Ausstellung und Geburtstagswoche im ORB

Der ORB, der den Sandmann zusammen mit dem MDR ausstrahlt, widmet seinem Programmliebling gleich eine ganze Geburtstagswoche. Am 22. November wird außerdem eine neue Sandmannausstellung auf dem Babelsberger Filmgelände eröffnet, die die Sandmannstudio Trickfilm GmbH und die Studio-Tour Babelsberg zusammen mit dem ORB als Dauerausstellung gestaltet haben. Das Filmmuseum Potsdam, „Parkplatz“ von Sandmann-Fahrzeugen wie der Schienenschnee-Fräse, dem Olympiade-Hubschrauber oder dem Delphin-Luftschiff, scheut genauso wenig wie Winkler vom Heimatmuseum Hellersdorf gewagte Vergleiche: „Warum soll nur Bismarck oder den Pharaonen die Ehre einer professionellen Würdigung zuteil werden“, fragt sich die Direktorin des Filmmuseums im Vorwort der Ausstellungsbroschüre. Die gemeinnützige Kinderorganisation „Children for a better world“ jedenfalls scheint diese Ansicht zu teilen und nimmt das Männchen mit dem Sandsack rechtzeitig zum Jubiläum als Ehrenmitglied auf.

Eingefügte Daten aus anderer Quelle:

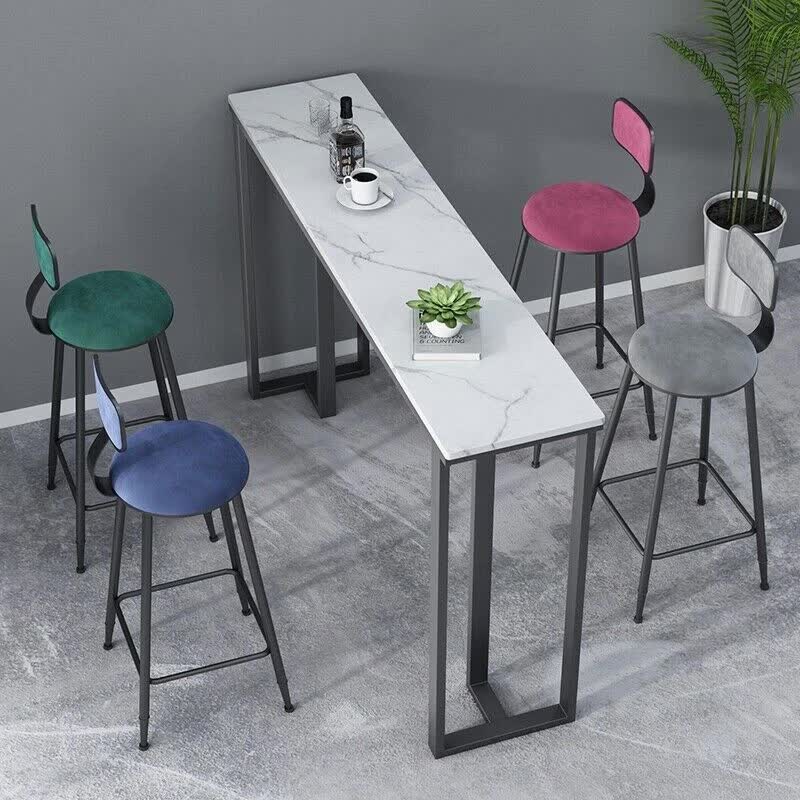 Modern Heavy Real Stone Console Table Hallway Entryway Table Metal Narrow Desk V767-JJ-XZ181-BLB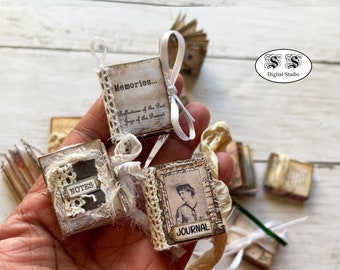 Printable miniature journal, book charm, and ephemera collection mini-book.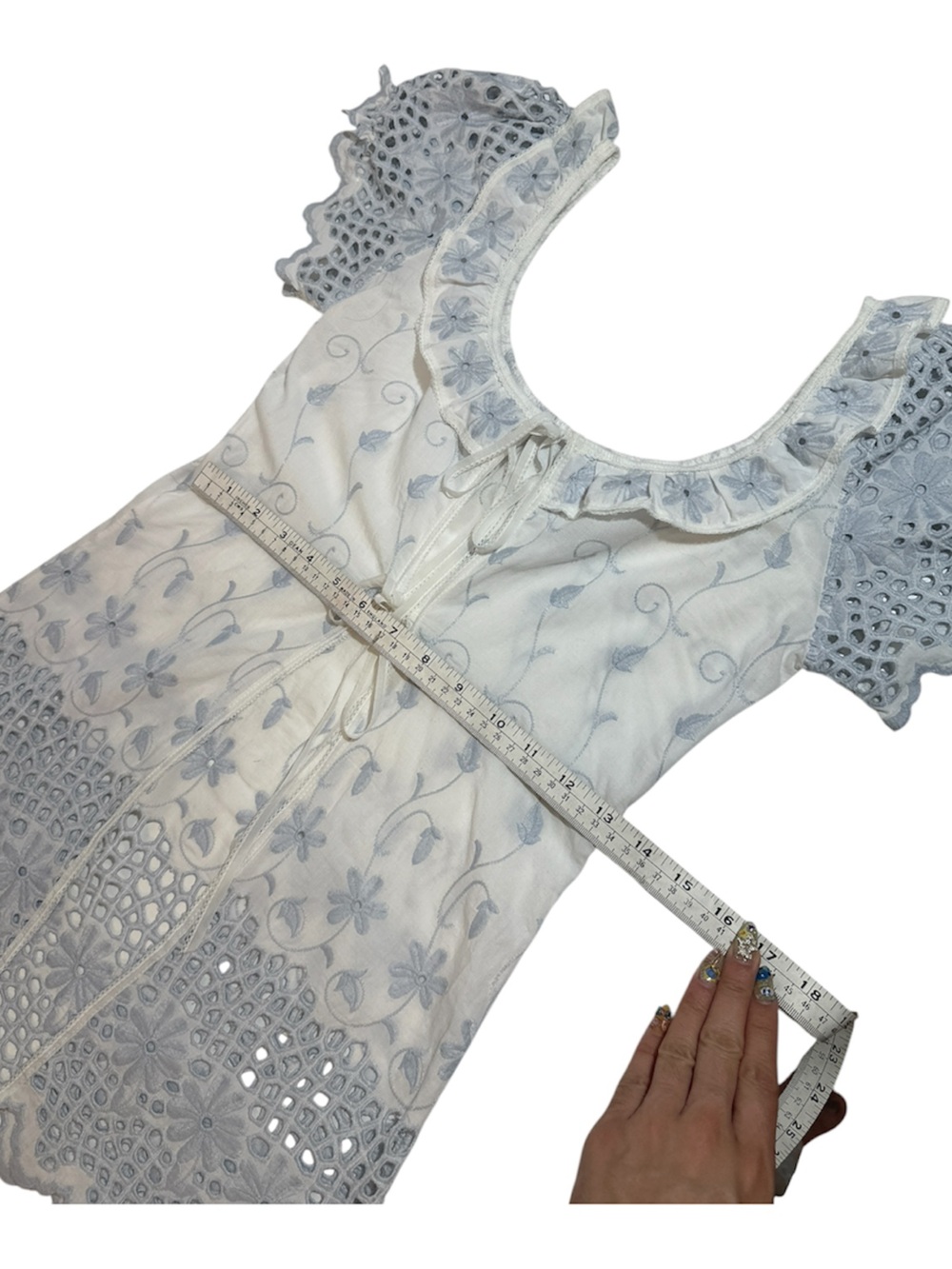Embroidered‎ Tie-Front Top - Picture 9 of 10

Und was ist aus dem „Vater“ des Sandmanns geworden, der 1977 den polnischen „Orden des Lächelns“ erhielt, den auch Peter Ustinov dafür bekommen hat, weil er Kindern „auffallend Gutes“ getan hat? Der Regisseur, Animator sowie Puppen- und Szenenbildner Gerhard Behrendt hat sich vollkommen aus dem Sandmann-Geschäft zurückgezogen. Der ORB schmückt sich zwar mit ihm als „Berater“, aber nach Angaben seiner Ehefrau hat der 65jährige Rentner damit „überhaupt nichts mehr“ zu tun.

Auf jeden Fall noch bis 27.11. ist die Ausstellung „Sandmann auf Reisen“ im Heimatmuseum Hellersdorf, Riesaer/Ecke Jenaer Straße, Di. bis So. von 10 bs 17 Uhr zu sehen. Eintritt frei.